### EXERCISE GOAL
Retype, exactly as written, every line from the one containing "kings-seeds-candytuft-spangles" through the last line of the records below, both included; skip the pictures.

----

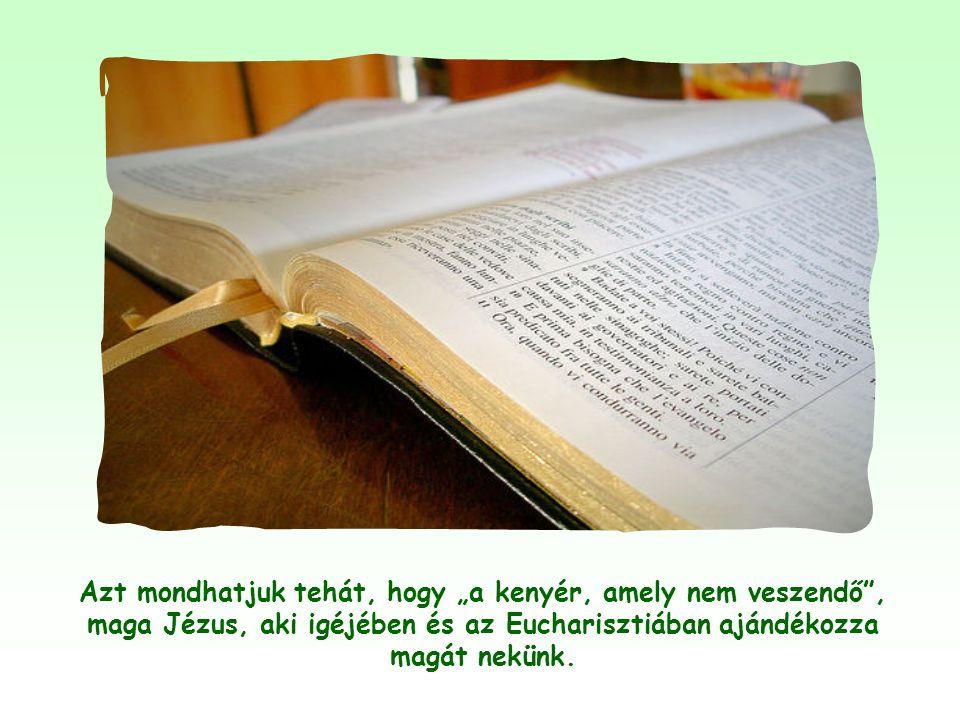 """Ha az ember tovább olvassa Jézus szavait, akkor látja, hogy ez a """"nem veszendő eledel"""" azonos Jézus eucharisztikus testével."""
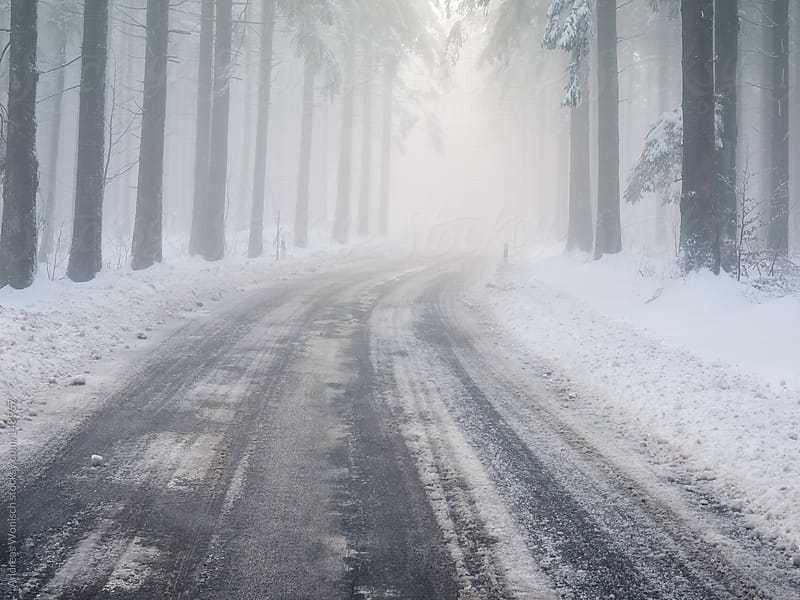 Road leading through Foggy Winter Forest by Andreas Wonisch for Stocksy United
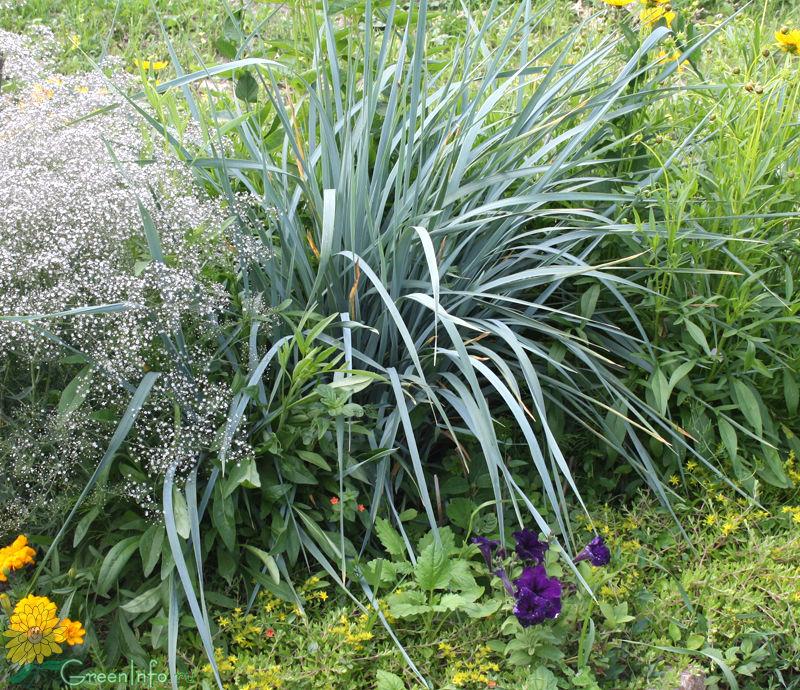 Домашние цветы и растения фото виды названия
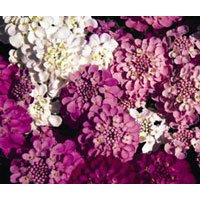 kings-seeds-candytuft-spangles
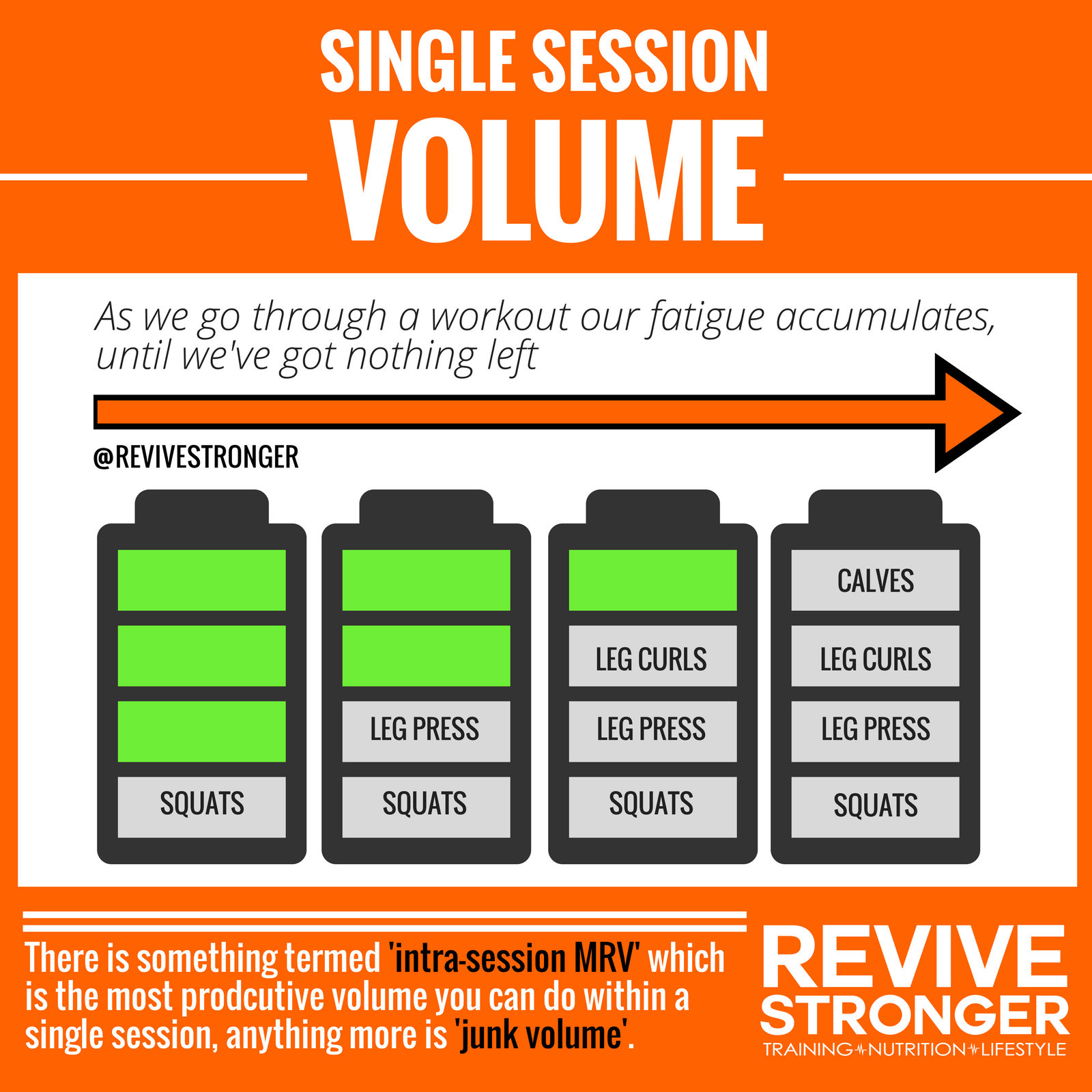 Twice Daily Training for Bodybuilders – Revive Stronger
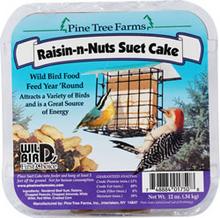 Raisin-N-Nuts Suet Cake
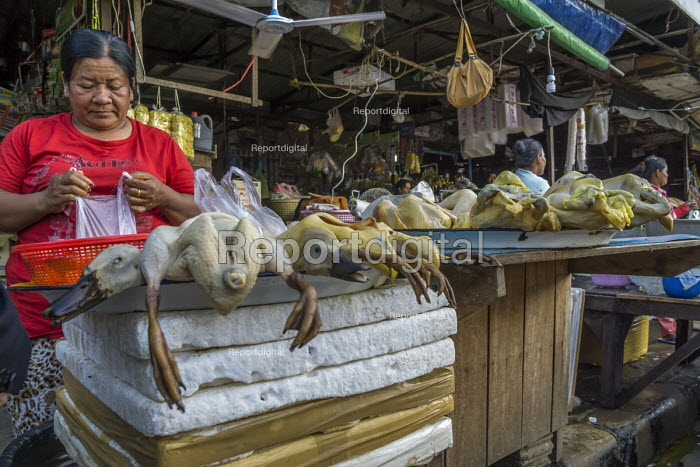 Battambang, Cambodia, Phsar Nath Market, selling geese at a street stall - David Bacon - 2015-12-24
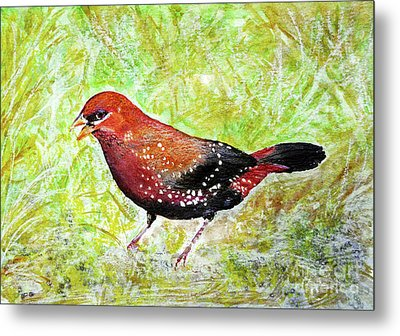 Red Munia Metal Print by Jasna Dragun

----

### RESULT BELOW
 kings-seeds-candytuft-spangles
 Twice Daily Training for Bodybuilders – Revive Stronger
 Raisin-N-Nuts Suet Cake
 Battambang, Cambodia, Phsar Nath Market, selling geese at a street stall - David Bacon - 2015-12-24
 Red Munia Metal Print by Jasna Dragun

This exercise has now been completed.